The Introduction to Data Science for Public Policy is a survey course of the fundamentals of data science. The course is focused on evaluating and analyzing public policy, telling stories with data to make compelling and fact-based arguments.
The objective of the course is to equip students with the skills to tell stories with data and drive action. Public policy is part of a large and sprawling social system. Parsing causality from a system of variables where everything is related requires a scalpel. This refined approach can be assembled from pre-written code and routines; but it still requires skilled assembly. We will teach an approach that leverages analytical routines that have already been written. The value of this course is in the mortar, not the bricks.
Jeff Chen is the Deputy Chief Data Officer of the U.S. Department of Commerce. He has led wide ranging initiatives across 30+ fields, from emergency services to international public health to legal affairs to trade economy. Jeff has previously served as the Director of Analytics at the NYC Fire Department leading development of fire prediction algorithms, senior data roles in the NYC Mayor’s Office during the Bloomberg Administration focusing on city operations and health + human services, and an advisor to governments, corporations, and non-profits on applied data for strategy and operations.
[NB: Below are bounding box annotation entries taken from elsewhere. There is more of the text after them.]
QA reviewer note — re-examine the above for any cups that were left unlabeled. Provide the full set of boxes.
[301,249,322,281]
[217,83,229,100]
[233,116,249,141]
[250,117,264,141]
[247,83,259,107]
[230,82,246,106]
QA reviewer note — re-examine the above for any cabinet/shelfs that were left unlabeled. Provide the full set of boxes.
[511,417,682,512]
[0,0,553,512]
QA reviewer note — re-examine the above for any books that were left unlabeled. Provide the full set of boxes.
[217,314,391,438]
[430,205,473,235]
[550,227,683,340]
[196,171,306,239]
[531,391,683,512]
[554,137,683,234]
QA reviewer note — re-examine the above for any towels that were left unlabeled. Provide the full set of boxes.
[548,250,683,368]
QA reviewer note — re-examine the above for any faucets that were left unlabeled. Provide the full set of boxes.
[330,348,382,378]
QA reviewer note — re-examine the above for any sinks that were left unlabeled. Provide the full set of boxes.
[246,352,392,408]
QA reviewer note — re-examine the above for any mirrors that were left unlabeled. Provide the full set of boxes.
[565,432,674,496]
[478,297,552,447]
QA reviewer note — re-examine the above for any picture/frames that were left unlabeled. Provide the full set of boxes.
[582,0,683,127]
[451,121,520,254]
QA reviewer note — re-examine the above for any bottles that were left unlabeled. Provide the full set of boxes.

Dan Hammer is currently a Senior Policy Advisor at the White House, where he works with the U.S. Chief Technology Officer and U.S. Chief Data Scientist on the public finance of data infrastructure. He was previously the Chief Data Scientist at two environmental non-profits. He cofounded Global Forest Watch, a web application to monitor forests from satellite imagery. He is a Fellow at the Berkeley Institute for Data Science and a PhD candidate in environmental economics at UC Berkeley.
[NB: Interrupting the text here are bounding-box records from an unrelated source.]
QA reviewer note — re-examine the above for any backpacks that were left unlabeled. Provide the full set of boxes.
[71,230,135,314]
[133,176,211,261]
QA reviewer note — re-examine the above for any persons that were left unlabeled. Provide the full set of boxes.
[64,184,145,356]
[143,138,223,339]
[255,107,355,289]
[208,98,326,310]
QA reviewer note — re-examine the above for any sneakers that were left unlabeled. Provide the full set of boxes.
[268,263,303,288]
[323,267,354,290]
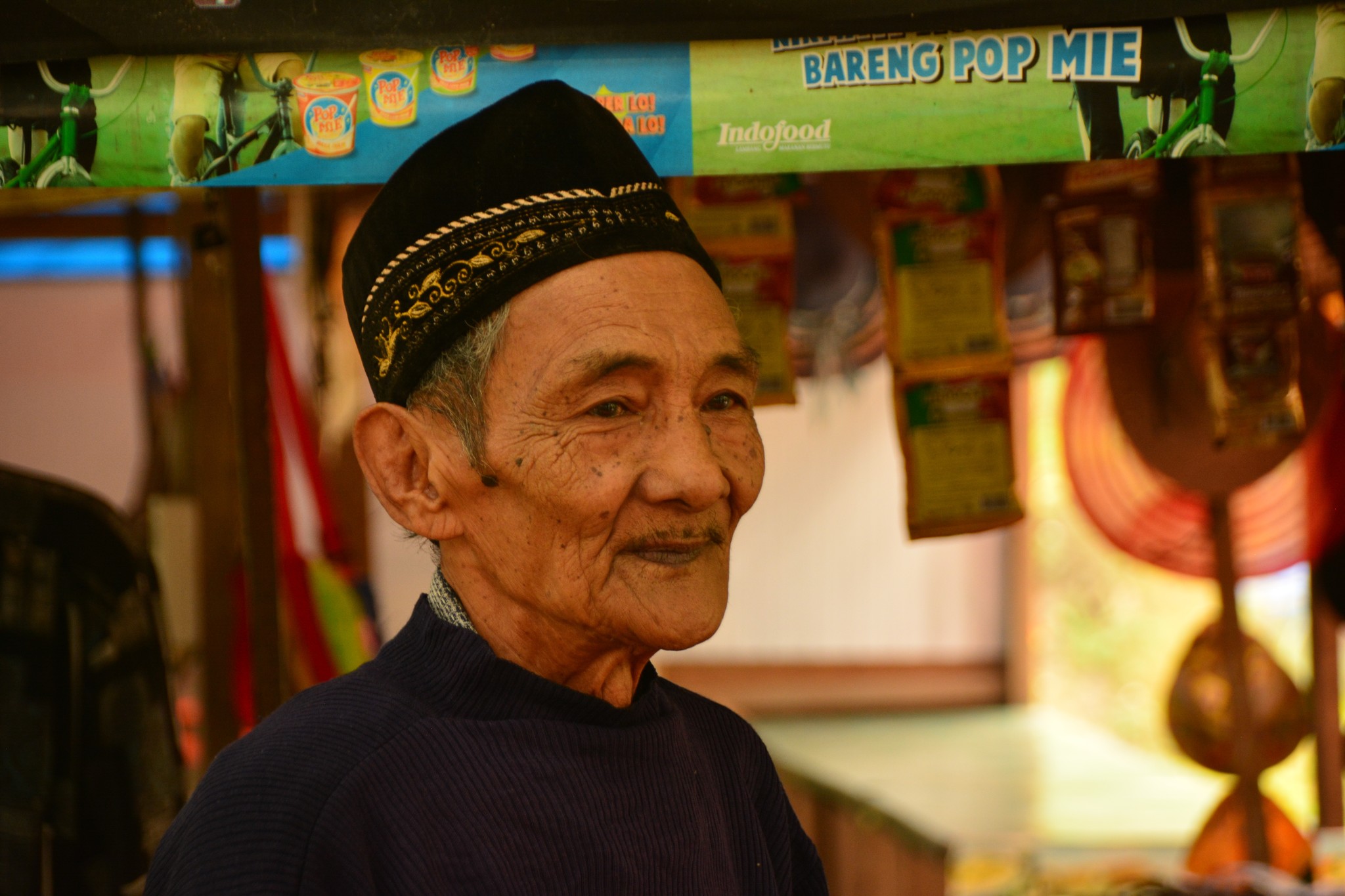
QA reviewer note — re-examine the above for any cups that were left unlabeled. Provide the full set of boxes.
[291,70,362,158]
[358,48,425,129]
[427,45,480,96]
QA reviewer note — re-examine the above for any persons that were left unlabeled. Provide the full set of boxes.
[1062,1,1345,161]
[170,54,309,184]
[140,75,834,896]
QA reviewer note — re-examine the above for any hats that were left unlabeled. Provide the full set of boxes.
[341,77,726,414]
Prior to their current positions, Jeff and Dan worked together as White House Presidential Innovation Fellows at NASA.
Classes will be held on Mondays from 6:30pm to 9:00pm in Reiss 283.
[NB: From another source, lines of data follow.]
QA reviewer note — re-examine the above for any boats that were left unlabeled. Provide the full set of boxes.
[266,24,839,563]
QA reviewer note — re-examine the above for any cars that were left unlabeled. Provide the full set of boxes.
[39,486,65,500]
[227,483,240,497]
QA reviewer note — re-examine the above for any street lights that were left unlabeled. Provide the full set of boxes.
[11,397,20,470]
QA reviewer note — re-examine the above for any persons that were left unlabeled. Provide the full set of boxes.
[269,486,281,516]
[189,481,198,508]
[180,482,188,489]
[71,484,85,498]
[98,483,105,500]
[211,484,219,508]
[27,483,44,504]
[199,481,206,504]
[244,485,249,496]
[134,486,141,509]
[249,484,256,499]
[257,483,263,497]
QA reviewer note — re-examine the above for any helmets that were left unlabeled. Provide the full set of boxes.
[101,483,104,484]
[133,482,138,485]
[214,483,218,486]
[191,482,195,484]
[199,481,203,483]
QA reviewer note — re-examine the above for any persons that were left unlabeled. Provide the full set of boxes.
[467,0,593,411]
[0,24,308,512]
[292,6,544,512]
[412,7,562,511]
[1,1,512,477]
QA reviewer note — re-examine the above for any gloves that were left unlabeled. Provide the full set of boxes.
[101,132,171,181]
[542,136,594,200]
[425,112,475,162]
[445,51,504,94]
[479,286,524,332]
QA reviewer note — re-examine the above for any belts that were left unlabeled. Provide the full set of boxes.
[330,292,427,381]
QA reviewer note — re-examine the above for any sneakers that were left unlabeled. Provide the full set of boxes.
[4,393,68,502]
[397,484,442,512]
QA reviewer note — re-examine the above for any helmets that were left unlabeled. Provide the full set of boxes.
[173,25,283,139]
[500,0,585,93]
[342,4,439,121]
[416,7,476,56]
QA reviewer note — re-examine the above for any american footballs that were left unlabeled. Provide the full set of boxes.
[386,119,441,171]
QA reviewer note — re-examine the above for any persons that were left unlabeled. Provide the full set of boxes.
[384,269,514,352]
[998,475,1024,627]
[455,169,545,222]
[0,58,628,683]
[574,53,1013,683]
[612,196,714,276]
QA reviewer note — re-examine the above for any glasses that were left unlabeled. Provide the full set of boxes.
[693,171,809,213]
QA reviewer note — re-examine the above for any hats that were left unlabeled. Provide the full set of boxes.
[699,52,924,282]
- January: 11 (Wednesday), 23 (Monday), 30
- February: 6, 13, 27
- March 13, 20, 27
- April 3, 10, 24
- May 1
Students are expected to sign up for a Github account (https://github.com). Readings and materials will be available from the class Github repository (https://github.com/GeorgetownMcCourt/data-science).
Students will be evaluated on the basis of five problem sets (60%) and one final project (40%). Late problem sets will be penalized by 10% per day late. All problem sets will be submitted electronically. The final project will be due on Monday May 8th. As this class is quite hands-on, it is expected that students bring their computers to class to partake in computational activities.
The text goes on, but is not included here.